Published on 09/07/2025 03:51 PM
Shares of Vedanta Ltd tumbled as much as 8 per cent in Wednesday’s intra-day trade, hitting a low of Rs 421 on the BSE, after US-based short-seller Viceroy Research released a critical report on the company’s parent, Vedanta Resources Ltd (VRL). The stock later pared some losses to trade around Rs 439, even as the BSE Sensex remained flat, up 0.06 per cent at 83,761 around 1 PM.
The sharp fall followed Viceroy’s disclosure that it has shorted the debt stack of Vedanta Resources, citing what it called a “financially unsustainable” and “operationally compromised” corporate structure.
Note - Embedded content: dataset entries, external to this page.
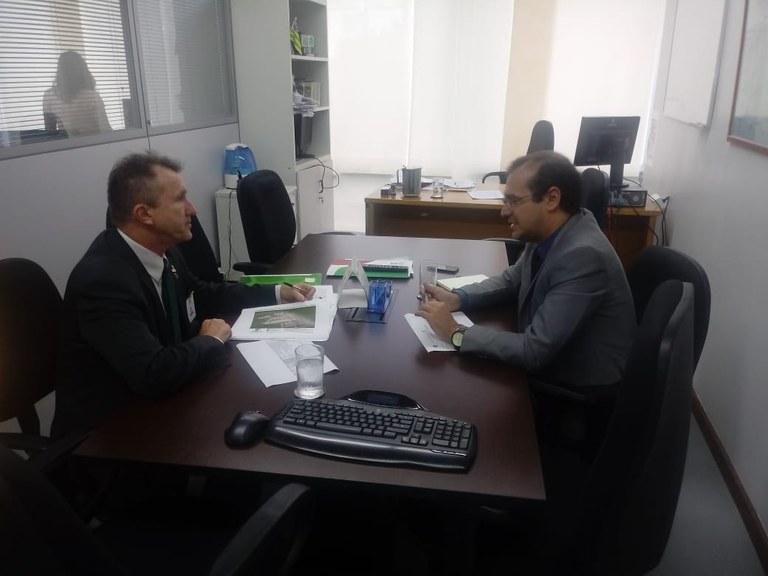 Reitor Luiz Simão Staszczak em visita à Setec/MEC, em Brasília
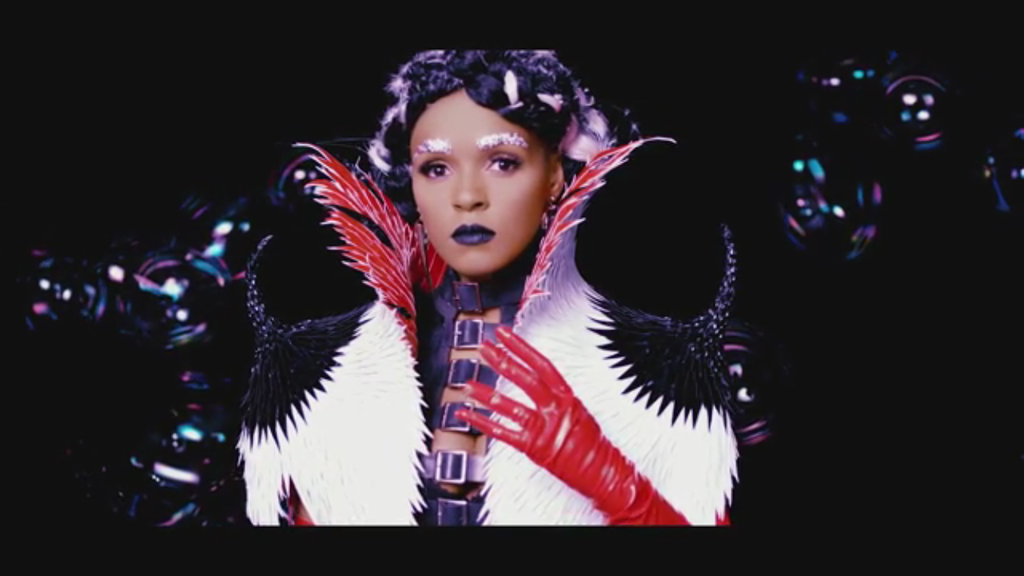 "Grimes ft. Janelle Monae- ""Venus Fly"" with Janelle flaunting Laruicci!"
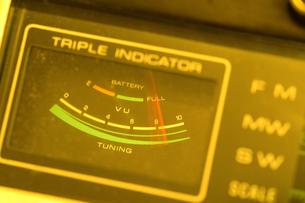 アンティークラジオの針の振れの写真素材 [FYI00311497]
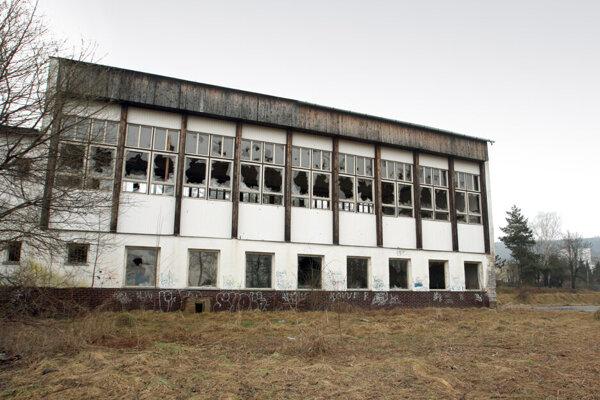 Budovy bývalej školy v Môťovej roky chátrali.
In its note, Viceroy alleged that VRL is entirely dependent on cash flows from Vedanta Ltd, despite having no substantial operations of its own. It likened the parent to a “parasite” and warned that the proposed demerger of the group’s businesses would only “spread the insolvency across multiple, weaker entities.”
“The group is fundamentally broken and headed for a disorderly collapse,” the report said, calling VRL a “financial zombie kept alive by transfusions of cash from its subsidiary.”
1) Viceroy Research outlined several concerns in its findings, including: Bait-and-switch funding: Vedanta allegedly proposes capital-heavy projects to raise funds, which are then redirected to service VRL’s debt.
2) Irreconcilable interest expenses: Interest costs reportedly exceed what’s reflected in public filings, despite repayments and restructuring.
3) Overstated asset values: Several subsidiaries are claimed to be overvalued and burdened with cross-collateralised debt.
4) Capital expenditure manipulation: Capex is allegedly capitalised to artificially boost reported profits.
5) Undisclosed liabilities: Billions of dollars in disputed expenses are said to be kept off the balance sheet.
6) Governance gaps: The report cites poor management oversight and questionable auditor appointments.
7) Viceroy further claimed that several inconsistencies it identified could amount to fraud.
In response, Vedanta Group dismissed the claims as “a malicious combination of selective misinformation and baseless allegations”, accusing the research firm of attempting to manipulate market sentiment for its own gain.
“The report was issued without contacting the company and is aimed at discrediting us ahead of key corporate developments,” Vedanta said. “It sensationalises publicly available data, and the authors have added disclaimers to avoid accountability.”
The company urged stakeholders to avoid speculation and focus on its ongoing growth initiatives.
The controversy arrives just as Vedanta prepares to demerge its core businesses into multiple listed entities, in an attempt to unlock value and streamline operations. However, analysts say the group’s high debt load and complex funding structure have long been pain points for investors.
Despite the recovery from day’s low, Vedanta shares remain under pressure amid concerns about governance and group-level liquidity risks.